• [Given instruction] Include in the output the line containing "In what you" and each subsequent line of the records, through the end, transcribed exactly. Add nothing else.

• [Listed entries]
┄┄┄┄┄┄┄┄┄┄┄┄┄┄┄┄┄┄┄┄

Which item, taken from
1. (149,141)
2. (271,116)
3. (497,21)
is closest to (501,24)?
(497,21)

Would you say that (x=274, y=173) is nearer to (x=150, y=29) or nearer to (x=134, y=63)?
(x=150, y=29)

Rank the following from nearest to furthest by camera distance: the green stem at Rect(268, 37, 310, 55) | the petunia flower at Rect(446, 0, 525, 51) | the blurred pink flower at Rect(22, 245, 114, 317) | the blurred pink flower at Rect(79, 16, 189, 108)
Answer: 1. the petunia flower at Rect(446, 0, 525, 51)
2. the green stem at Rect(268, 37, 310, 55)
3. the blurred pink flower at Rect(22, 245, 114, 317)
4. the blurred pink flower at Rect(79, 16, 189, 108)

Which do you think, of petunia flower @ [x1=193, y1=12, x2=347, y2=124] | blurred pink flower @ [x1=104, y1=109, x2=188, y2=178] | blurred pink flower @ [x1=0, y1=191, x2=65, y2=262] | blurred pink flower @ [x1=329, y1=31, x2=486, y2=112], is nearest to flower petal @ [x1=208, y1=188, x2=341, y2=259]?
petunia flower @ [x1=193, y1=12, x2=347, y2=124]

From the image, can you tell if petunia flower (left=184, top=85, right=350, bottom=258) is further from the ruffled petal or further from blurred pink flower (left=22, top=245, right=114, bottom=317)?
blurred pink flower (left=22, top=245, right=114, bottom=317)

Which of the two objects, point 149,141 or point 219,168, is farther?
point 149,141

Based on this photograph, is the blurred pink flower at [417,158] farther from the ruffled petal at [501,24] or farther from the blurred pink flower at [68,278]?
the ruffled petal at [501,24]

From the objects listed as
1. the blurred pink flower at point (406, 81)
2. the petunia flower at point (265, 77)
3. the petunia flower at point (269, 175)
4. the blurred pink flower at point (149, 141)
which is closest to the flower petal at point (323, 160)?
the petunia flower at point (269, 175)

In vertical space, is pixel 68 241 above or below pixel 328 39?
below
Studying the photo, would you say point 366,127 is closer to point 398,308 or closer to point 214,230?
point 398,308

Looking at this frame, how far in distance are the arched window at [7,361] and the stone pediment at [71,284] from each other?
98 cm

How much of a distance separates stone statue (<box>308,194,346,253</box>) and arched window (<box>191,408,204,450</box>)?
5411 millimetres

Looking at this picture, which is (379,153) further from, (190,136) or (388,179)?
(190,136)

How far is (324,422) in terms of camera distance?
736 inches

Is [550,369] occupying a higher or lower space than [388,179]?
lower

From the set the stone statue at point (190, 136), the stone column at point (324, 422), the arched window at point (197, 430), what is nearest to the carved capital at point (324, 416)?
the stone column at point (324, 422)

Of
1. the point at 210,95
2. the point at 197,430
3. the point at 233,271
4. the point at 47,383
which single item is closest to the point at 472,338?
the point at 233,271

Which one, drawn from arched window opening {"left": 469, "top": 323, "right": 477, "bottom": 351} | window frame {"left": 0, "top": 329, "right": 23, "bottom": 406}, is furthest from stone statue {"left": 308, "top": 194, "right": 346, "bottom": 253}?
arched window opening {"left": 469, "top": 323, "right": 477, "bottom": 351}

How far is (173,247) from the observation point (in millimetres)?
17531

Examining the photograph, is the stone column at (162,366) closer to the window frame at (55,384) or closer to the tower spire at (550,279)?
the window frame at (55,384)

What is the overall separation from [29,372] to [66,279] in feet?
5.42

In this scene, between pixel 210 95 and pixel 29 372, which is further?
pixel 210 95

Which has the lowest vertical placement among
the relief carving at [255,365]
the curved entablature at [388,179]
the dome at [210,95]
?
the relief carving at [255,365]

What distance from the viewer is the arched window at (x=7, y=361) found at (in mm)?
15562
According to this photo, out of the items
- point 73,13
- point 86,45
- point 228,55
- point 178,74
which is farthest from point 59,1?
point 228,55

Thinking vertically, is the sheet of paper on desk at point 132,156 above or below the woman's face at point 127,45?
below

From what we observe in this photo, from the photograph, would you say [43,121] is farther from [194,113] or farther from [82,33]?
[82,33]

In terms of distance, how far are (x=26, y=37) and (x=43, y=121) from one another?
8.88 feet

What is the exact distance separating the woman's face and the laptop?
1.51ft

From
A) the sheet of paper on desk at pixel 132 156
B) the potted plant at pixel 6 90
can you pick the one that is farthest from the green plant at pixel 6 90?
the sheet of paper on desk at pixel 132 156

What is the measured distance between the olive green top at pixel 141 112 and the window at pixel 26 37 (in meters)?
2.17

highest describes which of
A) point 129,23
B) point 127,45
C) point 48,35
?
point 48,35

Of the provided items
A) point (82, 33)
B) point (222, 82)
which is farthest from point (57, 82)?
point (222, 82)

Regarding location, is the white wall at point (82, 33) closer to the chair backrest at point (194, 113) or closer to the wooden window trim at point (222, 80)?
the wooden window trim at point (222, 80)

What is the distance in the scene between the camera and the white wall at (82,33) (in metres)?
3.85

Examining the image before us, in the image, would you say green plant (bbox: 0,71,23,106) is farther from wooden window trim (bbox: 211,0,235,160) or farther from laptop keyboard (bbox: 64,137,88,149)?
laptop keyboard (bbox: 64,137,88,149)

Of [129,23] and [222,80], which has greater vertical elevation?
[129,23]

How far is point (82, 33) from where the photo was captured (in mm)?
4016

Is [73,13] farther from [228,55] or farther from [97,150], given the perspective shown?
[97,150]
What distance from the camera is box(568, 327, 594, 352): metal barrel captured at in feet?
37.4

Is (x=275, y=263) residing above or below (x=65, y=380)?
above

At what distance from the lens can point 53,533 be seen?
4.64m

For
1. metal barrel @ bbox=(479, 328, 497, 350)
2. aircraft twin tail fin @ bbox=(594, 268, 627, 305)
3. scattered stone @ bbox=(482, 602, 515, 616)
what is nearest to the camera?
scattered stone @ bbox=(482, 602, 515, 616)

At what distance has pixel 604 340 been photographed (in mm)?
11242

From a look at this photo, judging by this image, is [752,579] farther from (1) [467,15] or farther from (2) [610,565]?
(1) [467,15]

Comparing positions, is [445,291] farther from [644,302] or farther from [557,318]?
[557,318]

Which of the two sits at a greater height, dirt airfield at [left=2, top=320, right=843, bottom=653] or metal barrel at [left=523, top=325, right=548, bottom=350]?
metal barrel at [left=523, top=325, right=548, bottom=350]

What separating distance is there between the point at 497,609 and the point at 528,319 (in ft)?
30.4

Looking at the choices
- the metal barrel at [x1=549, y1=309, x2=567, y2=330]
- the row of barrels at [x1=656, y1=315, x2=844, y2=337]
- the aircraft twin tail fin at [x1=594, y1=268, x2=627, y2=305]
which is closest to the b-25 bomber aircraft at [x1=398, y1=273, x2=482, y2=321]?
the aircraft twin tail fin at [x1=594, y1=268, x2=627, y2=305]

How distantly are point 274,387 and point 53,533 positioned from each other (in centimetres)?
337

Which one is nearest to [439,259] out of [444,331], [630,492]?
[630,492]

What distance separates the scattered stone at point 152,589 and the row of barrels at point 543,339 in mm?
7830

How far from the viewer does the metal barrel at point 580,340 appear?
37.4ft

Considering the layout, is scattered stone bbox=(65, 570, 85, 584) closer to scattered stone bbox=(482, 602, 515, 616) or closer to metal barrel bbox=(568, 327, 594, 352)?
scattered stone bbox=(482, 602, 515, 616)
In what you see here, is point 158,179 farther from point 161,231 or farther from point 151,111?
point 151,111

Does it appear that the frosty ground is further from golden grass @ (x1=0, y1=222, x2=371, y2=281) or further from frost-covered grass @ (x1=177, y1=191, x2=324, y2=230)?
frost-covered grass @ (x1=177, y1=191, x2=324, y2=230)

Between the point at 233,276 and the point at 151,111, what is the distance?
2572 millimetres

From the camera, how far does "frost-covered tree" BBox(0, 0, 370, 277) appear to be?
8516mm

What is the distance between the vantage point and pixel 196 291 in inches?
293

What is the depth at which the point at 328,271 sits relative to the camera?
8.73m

┄┄┄┄┄┄┄┄┄┄┄┄┄┄┄┄┄┄┄┄

• [Result of this task]
In what you see here, is point 158,179 farther from point 161,231 or farther from point 151,111?
point 151,111

Does it appear that the frosty ground is further from golden grass @ (x1=0, y1=222, x2=371, y2=281) or further from frost-covered grass @ (x1=177, y1=191, x2=324, y2=230)?
frost-covered grass @ (x1=177, y1=191, x2=324, y2=230)

Between the point at 233,276 and the point at 151,111, what is the distance?
2572 millimetres

From the camera, how far does "frost-covered tree" BBox(0, 0, 370, 277) appear to be?
8516mm

What is the distance between the vantage point and pixel 196 291 in inches?
293

What is the depth at which the point at 328,271 sits relative to the camera?
8.73m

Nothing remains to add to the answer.